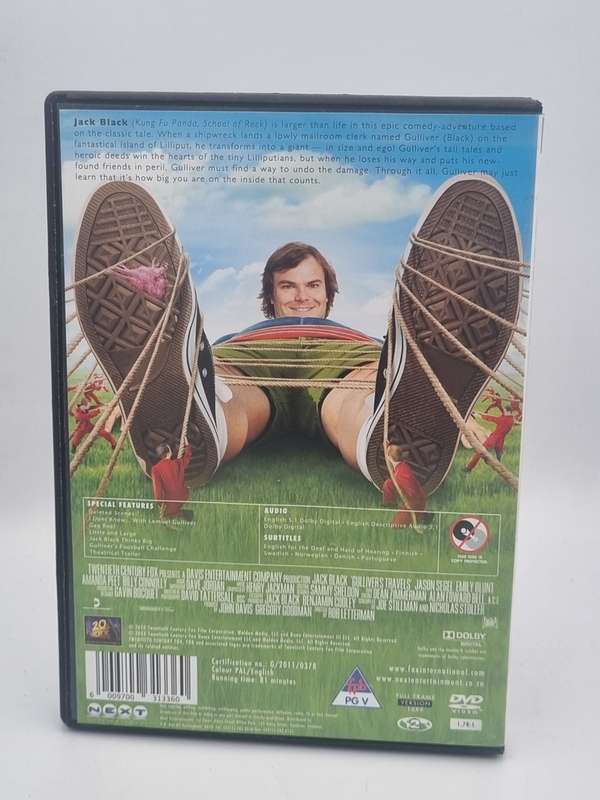 Gulliver's Travels DVD - Jack Black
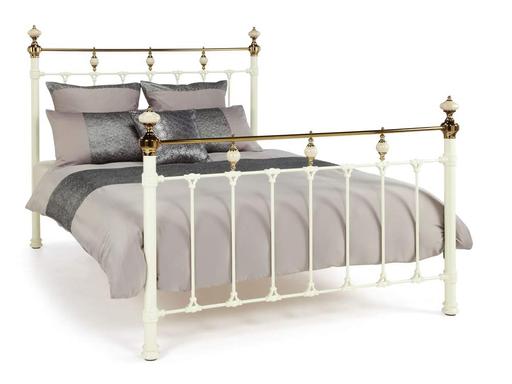 Buy & Sell Greater Manchester Manchester - Photos for Sabrina Traditional Design Metal Bed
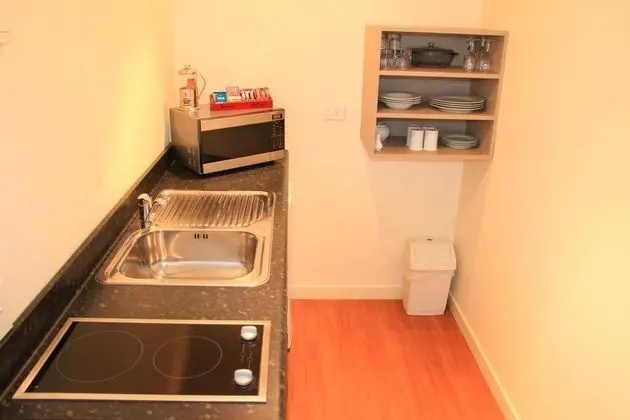 Fitzherbert Regency Motor Lodge - Genel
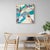 Abstract Contemporary Abstract Acrylic on Canvas "Skopelos 4: Chora" by Jessica Snow For Sale - Image 3 of 5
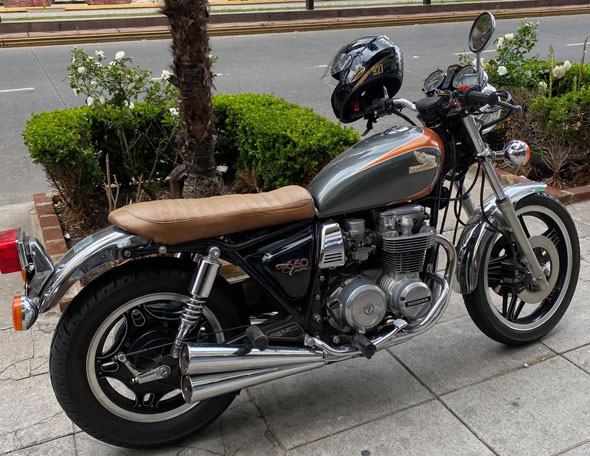 Honda CB 650C - Foto 2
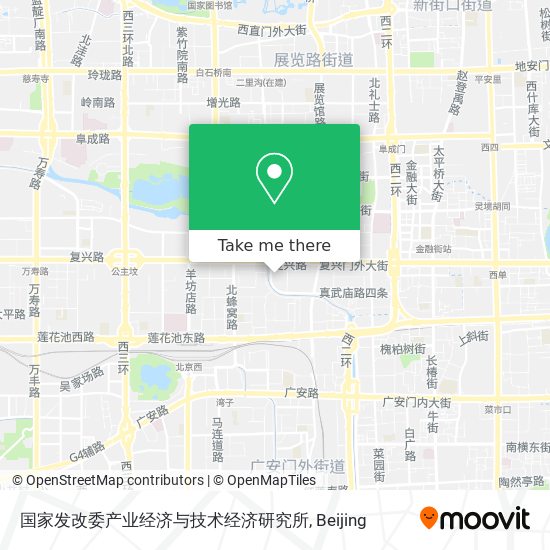 国家发改委产业经济与技术经济研究所 map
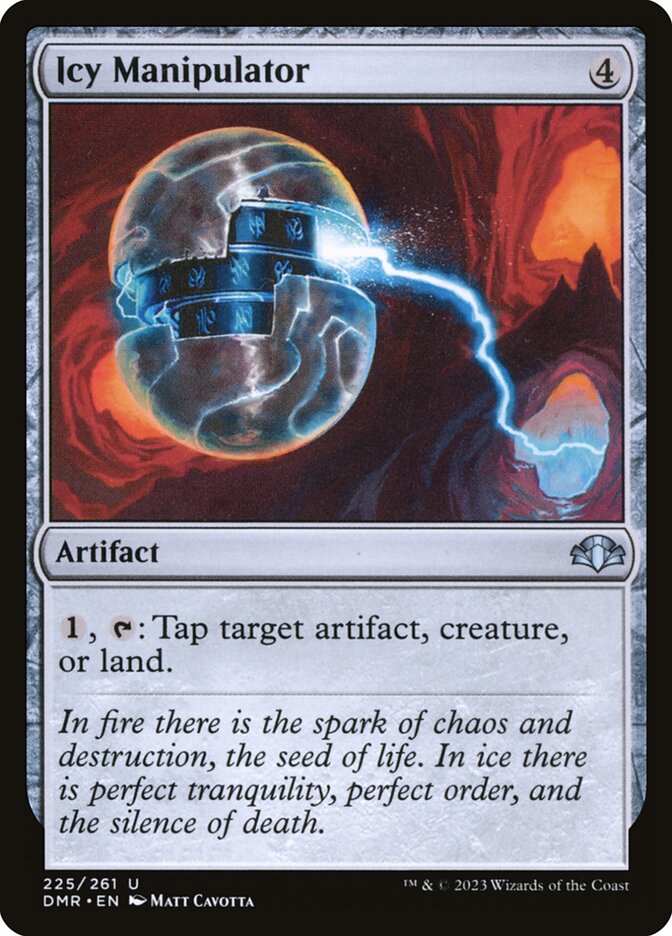 Icy Manipulator - carta Magic The Gathering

☆ ☆ ☆ ☆ ☆ ☆ ☆

**Assignment**
Everything in the material must be duplicated exactly, except the pictures.

**Answer to this task**
 Gulliver's Travels DVD - Jack Black
 Buy & Sell Greater Manchester Manchester - Photos for Sabrina Traditional Design Metal Bed
 Fitzherbert Regency Motor Lodge - Genel
 Abstract Contemporary Abstract Acrylic on Canvas "Skopelos 4: Chora" by Jessica Snow For Sale - Image 3 of 5
 Honda CB 650C - Foto 2
 国家发改委产业经济与技术经济研究所 map
 Icy Manipulator - carta Magic The Gathering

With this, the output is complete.